PROBLEM DETAILS
Find every line below with the word "original" in it, and copy each one.

(Data excerpts)
☆ ☆ ☆ ☆ ☆ ☆ ☆

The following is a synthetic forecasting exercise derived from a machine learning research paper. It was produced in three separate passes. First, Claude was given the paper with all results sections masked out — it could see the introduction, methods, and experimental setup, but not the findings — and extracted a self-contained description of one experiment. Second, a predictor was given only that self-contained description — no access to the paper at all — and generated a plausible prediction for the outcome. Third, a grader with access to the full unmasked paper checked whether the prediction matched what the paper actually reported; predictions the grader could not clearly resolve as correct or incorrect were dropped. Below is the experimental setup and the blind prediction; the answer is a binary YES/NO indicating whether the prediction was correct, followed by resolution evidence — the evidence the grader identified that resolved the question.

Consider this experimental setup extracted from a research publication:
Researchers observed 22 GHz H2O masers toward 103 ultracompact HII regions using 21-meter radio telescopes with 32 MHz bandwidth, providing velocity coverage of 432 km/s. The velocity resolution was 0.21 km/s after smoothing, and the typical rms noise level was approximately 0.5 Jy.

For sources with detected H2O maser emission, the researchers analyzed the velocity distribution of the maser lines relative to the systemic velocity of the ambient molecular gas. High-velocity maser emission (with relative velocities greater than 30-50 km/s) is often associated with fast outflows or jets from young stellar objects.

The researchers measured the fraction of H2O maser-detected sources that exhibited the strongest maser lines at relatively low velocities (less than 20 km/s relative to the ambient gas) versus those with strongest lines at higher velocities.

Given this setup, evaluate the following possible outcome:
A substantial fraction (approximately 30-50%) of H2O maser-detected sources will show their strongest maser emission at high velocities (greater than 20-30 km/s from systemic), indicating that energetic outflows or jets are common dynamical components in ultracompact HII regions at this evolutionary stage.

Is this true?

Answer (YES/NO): NO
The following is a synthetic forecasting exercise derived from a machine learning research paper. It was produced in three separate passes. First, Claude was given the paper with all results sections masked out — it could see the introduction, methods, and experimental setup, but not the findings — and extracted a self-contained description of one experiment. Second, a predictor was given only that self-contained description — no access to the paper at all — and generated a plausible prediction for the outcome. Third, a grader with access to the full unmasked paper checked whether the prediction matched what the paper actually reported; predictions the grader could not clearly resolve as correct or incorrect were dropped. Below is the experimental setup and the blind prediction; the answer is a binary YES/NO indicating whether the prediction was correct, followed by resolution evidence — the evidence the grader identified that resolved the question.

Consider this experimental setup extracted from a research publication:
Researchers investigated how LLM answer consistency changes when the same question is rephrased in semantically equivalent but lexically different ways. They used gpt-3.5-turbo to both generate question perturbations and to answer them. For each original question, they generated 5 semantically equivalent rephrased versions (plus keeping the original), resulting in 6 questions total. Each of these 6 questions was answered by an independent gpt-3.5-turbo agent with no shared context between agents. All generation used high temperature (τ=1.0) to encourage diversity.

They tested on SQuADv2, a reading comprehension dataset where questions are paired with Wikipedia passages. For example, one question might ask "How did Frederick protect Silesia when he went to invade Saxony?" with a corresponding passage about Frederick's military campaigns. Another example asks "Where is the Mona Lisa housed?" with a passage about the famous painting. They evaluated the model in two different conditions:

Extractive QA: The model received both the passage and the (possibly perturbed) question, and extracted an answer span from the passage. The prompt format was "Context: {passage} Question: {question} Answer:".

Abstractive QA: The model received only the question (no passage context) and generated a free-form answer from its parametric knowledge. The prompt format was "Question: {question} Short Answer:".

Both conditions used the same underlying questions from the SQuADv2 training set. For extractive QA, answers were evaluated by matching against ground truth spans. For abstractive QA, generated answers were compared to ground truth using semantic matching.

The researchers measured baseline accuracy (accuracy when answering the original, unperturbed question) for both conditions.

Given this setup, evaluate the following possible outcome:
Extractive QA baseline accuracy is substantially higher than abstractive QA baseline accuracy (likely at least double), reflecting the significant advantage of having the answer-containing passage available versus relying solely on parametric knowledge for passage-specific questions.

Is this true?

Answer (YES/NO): YES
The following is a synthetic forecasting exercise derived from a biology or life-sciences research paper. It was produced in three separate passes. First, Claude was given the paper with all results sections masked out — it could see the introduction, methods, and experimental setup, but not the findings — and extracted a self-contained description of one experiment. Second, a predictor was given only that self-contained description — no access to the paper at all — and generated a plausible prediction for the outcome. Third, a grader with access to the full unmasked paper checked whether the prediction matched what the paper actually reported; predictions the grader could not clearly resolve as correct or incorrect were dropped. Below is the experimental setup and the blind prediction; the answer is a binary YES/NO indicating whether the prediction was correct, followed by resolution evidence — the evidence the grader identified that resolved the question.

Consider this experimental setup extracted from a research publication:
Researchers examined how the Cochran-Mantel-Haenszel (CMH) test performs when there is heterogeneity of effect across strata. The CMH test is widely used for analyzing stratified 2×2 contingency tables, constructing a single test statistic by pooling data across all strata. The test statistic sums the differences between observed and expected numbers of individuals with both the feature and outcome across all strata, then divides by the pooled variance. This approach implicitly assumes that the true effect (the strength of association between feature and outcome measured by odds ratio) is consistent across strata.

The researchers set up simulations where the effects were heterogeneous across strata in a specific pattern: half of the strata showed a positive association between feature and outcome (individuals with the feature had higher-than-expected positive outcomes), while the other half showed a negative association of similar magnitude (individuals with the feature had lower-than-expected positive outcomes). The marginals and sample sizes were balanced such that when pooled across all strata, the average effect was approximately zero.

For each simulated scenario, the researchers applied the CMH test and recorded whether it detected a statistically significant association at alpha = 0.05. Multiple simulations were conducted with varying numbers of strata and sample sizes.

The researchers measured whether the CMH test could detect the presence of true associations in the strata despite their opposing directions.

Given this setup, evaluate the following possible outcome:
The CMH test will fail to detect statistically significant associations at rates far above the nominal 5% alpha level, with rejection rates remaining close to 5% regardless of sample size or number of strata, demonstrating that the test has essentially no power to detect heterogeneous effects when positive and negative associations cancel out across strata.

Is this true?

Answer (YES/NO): NO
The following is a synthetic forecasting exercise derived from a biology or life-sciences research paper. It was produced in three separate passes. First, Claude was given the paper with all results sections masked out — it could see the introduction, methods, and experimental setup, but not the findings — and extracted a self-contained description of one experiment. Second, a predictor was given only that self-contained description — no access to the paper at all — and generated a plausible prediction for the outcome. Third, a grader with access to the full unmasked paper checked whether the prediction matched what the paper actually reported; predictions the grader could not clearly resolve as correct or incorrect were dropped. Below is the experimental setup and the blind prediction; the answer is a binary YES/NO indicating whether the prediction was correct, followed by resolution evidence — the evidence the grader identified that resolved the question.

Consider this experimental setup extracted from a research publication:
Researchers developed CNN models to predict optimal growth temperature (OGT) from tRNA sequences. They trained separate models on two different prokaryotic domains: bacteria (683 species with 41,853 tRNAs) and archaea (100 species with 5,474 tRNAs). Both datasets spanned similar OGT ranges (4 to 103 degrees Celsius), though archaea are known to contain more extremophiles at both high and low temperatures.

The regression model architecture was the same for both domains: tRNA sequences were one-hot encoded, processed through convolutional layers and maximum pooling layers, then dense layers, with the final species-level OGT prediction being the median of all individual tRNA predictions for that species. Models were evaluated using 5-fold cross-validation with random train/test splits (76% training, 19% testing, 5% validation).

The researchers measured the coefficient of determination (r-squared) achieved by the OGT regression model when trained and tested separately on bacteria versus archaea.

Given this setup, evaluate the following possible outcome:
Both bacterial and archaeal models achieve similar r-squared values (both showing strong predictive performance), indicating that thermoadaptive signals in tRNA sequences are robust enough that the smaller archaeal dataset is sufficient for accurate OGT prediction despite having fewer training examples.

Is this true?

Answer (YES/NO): YES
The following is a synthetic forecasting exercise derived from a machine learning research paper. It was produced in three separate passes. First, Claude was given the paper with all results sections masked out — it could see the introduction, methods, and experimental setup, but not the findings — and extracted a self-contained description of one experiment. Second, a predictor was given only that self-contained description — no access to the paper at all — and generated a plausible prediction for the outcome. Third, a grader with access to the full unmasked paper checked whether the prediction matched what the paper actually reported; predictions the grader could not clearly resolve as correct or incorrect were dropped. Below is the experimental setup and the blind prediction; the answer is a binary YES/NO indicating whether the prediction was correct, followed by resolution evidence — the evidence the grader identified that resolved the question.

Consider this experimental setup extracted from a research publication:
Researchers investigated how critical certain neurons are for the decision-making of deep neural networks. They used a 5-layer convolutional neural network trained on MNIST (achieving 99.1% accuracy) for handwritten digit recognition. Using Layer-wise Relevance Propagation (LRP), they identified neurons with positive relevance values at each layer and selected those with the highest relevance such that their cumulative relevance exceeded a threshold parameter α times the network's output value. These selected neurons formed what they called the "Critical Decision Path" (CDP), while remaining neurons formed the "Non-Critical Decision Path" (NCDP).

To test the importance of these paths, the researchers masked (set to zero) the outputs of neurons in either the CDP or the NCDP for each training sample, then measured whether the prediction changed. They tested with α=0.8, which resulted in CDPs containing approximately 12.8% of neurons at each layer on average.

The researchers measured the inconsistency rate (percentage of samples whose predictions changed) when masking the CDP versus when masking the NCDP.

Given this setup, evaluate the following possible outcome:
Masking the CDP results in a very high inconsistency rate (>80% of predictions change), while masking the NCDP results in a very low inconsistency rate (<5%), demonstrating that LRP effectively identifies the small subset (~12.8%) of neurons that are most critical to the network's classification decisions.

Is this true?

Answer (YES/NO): YES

☆ ☆ ☆ ☆ ☆ ☆ ☆

RESPONSE TO THIS TASK
Researchers investigated how LLM answer consistency changes when the same question is rephrased in semantically equivalent but lexically different ways. They used gpt-3.5-turbo to both generate question perturbations and to answer them. For each original question, they generated 5 semantically equivalent rephrased versions (plus keeping the original), resulting in 6 questions total. Each of these 6 questions was answered by an independent gpt-3.5-turbo agent with no shared context between agents. All generation used high temperature (τ=1.0) to encourage diversity.
The researchers measured baseline accuracy (accuracy when answering the original, unperturbed question) for both conditions.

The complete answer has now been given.